### STATED TASK A
In the quiz for Members of Parliament below, rewrite the passage starting at "Warning: May contain" and ending at "in which of the following?", with "Member of Parliament" changed to "City Council member".

Warning: May contain nuts, swearing
Congratulations! You are a Member of Parliament! Part of your role may involve meeting ‘employees’ in ‘workplaces’. To determine your ability to engage in such real-world situations, please take the following online quiz, mostly based on completely hypothetical scenarios.
1 On approaching an employee, look them firmly in which of the following?
a) The eyes
b) Anywhere else
2 While performing the above, firmly grasp the employee by which of the following?
a) Hand
b) Ponytail
c) [redacted even though a former US president regularly did it, apparently]
3 Which phrases should you avoid when exchanging sports banter with an employee?
a) ‘The Auckland Phoenix’
b) ‘The girls in the White Ferns’
c) ‘All credit to Australia’
4 On no account should you call the employee which of the following?
a) Loser
b) Bruiser
c) Boozer
d) Accuser
e) All of the above
5 Which of the following should you insist an employee take home with them?
a) a bottle of wine and fuck off
b) a paper cup of L&P and a handful of mixed nuts and take care
c) a stapler and as much stationery as you can pocket
d) a decent wage with increases automatically linked to inflation
6 Which hand signal should you employ while engaging with an employee?

### STATED TASK B
Please put the lines of the listing below into a Markdown table with the columns Nr and Line, one row per line with its row number. Start at the line that contains "As visible in" and end at the line that contains "69 centimetres", including both and leaving out blank lines.

### PROVIDED ENTRIES
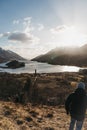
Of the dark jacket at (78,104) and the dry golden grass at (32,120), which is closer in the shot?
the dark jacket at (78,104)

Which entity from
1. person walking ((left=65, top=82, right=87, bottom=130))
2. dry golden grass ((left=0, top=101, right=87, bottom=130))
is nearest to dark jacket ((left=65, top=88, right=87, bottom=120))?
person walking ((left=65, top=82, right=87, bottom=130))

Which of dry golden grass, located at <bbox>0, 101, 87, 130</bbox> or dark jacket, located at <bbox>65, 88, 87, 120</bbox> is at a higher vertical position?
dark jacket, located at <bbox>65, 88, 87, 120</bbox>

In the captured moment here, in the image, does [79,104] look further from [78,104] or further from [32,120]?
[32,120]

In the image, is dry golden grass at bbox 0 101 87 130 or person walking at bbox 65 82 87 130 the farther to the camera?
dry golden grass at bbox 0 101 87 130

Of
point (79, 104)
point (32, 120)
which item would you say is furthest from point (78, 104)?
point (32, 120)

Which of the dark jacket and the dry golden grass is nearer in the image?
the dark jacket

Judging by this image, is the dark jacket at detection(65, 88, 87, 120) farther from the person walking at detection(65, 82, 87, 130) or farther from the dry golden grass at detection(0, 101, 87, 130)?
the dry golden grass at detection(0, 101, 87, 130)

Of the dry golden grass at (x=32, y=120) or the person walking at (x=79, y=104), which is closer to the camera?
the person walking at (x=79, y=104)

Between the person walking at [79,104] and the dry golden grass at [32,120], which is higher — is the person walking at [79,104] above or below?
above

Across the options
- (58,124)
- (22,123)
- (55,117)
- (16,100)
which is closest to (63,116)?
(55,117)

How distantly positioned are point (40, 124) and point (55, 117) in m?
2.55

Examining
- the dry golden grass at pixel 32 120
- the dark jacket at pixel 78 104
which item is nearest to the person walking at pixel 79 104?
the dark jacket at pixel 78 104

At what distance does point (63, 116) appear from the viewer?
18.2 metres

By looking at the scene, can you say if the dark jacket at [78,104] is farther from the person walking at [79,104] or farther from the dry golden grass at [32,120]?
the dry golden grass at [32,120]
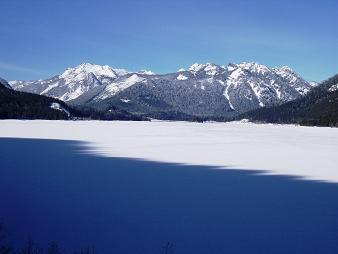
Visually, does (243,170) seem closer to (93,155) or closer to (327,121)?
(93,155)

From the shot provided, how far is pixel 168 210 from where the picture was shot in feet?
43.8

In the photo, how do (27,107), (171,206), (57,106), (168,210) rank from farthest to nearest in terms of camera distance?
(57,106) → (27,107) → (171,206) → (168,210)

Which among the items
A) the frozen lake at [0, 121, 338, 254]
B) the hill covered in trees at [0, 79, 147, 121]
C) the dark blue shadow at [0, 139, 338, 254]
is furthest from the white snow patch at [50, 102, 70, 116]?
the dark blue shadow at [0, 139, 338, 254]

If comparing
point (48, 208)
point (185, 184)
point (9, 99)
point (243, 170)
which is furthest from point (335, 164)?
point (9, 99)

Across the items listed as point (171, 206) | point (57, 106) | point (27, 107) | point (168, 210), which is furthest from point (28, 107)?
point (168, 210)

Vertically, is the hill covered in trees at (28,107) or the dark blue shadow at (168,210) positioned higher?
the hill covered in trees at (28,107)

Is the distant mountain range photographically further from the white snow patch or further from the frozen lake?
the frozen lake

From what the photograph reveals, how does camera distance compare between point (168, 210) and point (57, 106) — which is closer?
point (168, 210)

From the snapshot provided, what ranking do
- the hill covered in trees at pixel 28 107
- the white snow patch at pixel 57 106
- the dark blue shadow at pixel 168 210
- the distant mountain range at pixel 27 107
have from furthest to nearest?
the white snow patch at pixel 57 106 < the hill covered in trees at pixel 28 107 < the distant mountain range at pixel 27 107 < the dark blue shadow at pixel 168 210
--
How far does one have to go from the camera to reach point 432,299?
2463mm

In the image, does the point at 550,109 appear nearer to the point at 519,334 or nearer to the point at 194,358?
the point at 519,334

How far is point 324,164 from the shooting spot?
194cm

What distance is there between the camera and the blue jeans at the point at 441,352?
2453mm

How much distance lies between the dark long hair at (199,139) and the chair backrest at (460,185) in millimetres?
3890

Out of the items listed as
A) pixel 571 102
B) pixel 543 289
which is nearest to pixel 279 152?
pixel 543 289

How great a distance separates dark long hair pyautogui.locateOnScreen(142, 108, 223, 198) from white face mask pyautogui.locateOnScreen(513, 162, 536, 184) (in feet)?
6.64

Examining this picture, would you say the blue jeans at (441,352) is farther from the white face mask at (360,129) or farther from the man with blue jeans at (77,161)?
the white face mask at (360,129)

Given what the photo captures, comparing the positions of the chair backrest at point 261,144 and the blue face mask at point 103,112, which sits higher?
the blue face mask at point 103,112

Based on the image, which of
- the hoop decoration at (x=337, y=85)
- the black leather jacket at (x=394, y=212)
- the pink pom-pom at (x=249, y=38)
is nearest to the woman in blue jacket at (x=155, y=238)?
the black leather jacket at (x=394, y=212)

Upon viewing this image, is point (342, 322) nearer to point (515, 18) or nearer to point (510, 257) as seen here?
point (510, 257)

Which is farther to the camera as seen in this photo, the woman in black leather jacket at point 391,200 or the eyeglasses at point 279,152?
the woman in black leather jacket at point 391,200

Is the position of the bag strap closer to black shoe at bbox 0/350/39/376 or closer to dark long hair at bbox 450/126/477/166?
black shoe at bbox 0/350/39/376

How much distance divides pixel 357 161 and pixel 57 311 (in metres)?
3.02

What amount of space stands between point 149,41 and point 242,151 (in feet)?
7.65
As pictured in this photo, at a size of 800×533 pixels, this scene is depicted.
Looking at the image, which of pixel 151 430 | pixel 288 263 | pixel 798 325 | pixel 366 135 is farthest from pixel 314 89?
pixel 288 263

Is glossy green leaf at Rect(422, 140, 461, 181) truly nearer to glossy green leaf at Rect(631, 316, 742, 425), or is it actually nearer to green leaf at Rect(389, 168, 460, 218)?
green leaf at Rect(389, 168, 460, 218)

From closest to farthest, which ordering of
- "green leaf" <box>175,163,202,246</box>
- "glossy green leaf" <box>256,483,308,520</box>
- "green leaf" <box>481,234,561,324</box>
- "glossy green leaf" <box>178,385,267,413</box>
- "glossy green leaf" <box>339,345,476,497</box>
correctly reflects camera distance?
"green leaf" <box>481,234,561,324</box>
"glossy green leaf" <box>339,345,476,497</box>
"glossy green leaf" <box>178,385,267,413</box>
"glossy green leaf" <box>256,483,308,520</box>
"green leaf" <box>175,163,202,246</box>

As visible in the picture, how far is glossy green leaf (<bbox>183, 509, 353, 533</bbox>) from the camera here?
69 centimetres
--
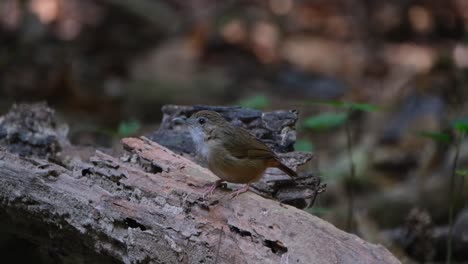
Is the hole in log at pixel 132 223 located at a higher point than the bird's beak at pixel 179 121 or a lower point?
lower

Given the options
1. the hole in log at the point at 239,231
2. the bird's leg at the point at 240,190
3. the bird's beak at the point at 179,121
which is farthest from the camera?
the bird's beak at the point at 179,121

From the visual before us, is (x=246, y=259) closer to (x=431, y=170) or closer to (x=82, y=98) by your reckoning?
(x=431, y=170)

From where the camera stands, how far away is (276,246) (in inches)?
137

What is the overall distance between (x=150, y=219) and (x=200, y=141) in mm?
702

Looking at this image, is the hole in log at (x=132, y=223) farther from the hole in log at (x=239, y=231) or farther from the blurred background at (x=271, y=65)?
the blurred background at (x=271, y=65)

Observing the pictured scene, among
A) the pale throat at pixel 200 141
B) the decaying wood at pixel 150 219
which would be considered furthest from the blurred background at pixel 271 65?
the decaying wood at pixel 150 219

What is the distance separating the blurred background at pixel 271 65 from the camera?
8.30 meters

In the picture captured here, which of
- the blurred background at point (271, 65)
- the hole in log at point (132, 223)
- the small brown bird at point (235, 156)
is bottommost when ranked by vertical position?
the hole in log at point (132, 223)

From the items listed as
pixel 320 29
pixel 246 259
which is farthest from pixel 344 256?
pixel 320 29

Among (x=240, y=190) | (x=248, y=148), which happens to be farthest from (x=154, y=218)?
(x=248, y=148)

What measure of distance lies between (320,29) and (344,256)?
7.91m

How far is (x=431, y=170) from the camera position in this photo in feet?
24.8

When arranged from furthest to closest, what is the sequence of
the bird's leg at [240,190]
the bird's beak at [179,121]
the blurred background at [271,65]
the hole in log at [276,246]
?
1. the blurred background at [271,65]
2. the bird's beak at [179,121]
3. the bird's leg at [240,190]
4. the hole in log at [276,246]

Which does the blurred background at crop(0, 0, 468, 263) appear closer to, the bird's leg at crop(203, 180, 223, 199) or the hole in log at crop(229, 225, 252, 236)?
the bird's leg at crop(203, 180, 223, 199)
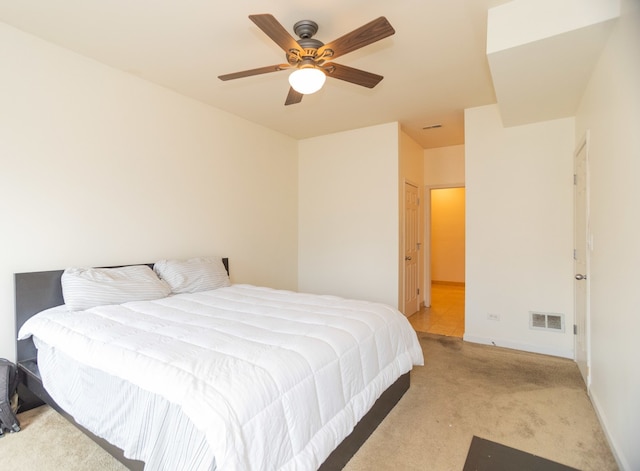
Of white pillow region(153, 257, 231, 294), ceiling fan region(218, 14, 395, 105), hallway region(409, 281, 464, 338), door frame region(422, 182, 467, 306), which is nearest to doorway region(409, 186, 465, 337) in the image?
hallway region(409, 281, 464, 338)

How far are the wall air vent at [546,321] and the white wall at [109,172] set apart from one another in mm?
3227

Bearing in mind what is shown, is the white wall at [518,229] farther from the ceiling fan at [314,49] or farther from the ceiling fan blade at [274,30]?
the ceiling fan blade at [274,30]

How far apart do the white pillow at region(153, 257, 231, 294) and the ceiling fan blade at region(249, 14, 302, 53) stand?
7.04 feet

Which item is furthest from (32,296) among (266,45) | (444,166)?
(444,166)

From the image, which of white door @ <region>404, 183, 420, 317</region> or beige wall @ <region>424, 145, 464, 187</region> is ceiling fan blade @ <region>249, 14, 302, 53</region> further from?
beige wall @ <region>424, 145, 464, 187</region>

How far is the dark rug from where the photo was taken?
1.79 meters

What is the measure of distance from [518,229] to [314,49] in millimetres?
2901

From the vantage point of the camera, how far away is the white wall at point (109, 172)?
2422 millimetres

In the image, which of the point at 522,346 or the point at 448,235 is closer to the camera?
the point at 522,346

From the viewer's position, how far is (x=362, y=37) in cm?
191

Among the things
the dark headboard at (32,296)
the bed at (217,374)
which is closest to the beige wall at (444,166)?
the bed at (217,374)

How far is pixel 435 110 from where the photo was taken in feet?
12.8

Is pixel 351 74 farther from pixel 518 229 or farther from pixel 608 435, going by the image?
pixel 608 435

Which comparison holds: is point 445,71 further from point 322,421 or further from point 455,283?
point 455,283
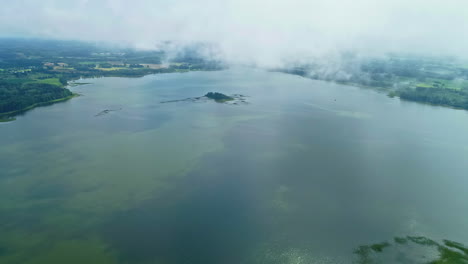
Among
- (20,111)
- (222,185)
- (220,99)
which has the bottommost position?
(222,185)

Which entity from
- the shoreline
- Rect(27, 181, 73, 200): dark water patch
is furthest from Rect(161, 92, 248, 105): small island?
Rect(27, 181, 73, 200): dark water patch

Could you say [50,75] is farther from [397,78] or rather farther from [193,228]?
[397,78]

### COMPLETE ANSWER A
Warning: May contain nuts, swearing
Congratulations! You are a City Council member! Part of your role may involve meeting ‘employees’ in ‘workplaces’. To determine your ability to engage in such real-world situations, please take the following online quiz, mostly based on completely hypothetical scenarios.
1 On approaching an employee, look them firmly in which of the following?

### COMPLETE ANSWER B
| Nr | Line |
|---|---|
| 1 | As visible in the picture, how far is glossy green leaf (<bbox>183, 509, 353, 533</bbox>) from the camera here? |
| 2 | 69 centimetres |